He said the respectful distance we were keeping mattered more than any grand gesture or relationship could. Proving we could work together for Janna was what counted.

I thanked him for being honest and agreed completely, relieved that we were on the same page. Some things were more important than fairy-tale endings, and Janna’s stability was one of them. Waverly sent me an update email the next week saying my mother had completed three therapy sessions and that the therapist noted she was engaging seriously with the work.

The email included a note that real change took months or years, not weeks, but the initial signs were encouraging. I read it twice, feeling my automatic skepticism soften just slightly into something that might become conditional trust eventually. I was not ready to believe she had changed yet, but I could watch her actions and see if they stayed consistent over time.
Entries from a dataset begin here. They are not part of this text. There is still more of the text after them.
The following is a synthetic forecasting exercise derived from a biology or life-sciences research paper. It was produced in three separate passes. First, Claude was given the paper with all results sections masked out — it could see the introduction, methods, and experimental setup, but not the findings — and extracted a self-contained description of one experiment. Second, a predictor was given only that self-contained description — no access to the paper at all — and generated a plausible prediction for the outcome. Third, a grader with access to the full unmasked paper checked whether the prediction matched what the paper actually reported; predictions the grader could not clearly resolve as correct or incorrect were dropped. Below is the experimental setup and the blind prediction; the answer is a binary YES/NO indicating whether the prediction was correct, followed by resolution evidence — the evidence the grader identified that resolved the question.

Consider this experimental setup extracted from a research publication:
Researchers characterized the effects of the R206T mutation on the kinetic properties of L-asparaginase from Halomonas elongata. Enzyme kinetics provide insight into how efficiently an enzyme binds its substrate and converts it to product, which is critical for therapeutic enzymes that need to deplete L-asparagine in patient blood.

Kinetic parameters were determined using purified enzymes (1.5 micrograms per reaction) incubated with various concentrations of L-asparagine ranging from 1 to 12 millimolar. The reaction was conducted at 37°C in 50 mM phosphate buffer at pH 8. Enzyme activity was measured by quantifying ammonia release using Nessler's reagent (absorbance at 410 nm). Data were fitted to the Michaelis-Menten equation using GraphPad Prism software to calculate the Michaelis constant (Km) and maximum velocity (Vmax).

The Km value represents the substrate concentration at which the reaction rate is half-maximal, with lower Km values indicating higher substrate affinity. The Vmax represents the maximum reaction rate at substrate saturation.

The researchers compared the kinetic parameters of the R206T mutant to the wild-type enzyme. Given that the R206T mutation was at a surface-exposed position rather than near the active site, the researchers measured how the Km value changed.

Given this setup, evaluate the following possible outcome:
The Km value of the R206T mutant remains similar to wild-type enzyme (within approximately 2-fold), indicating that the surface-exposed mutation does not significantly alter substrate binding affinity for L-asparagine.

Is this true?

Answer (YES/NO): YES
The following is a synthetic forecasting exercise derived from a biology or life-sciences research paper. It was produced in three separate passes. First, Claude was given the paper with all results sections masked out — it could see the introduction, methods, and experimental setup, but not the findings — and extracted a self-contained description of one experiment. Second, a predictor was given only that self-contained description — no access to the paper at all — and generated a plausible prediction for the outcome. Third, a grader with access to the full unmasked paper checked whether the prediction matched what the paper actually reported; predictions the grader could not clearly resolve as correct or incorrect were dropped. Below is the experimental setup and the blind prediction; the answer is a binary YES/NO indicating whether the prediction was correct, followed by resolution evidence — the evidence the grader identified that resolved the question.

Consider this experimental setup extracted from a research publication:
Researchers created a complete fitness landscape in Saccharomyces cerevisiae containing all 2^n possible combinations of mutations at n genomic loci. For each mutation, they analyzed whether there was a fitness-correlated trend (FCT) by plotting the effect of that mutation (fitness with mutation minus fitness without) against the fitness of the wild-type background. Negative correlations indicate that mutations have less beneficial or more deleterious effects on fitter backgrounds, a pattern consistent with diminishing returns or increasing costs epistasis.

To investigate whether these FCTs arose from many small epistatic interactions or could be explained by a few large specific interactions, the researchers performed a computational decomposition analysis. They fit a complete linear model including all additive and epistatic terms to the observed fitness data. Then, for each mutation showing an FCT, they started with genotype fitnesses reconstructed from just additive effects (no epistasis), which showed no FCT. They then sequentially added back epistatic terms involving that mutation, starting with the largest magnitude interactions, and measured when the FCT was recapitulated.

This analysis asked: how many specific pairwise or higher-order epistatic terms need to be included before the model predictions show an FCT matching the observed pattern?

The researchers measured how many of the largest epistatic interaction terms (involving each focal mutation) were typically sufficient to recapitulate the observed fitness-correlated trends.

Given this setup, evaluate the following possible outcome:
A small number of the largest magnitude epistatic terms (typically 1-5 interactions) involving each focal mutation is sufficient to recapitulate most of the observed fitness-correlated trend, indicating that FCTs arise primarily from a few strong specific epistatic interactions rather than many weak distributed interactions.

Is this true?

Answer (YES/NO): YES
Words were easy. Showing up to therapy every week and respecting boundaries without complaint was harder. The first supervised visit happened on a Wednesday afternoon at a family center downtown.

I drove Janna there and walked her inside, where a staff member met us in the lobby. My mother was already in the visit room, sitting at a small table with coloring books and crayons set out. I stayed in the building, but not in the room, sitting in the waiting area with a book I could not focus on reading.

The staff member had explained the rules to my mother beforehand. No gifts. No promises about future visits.

No asking Janna to keep secrets. Just simple conversation and activities together. After an hour, the door opened, and Janna came out holding a colored picture of a butterfly.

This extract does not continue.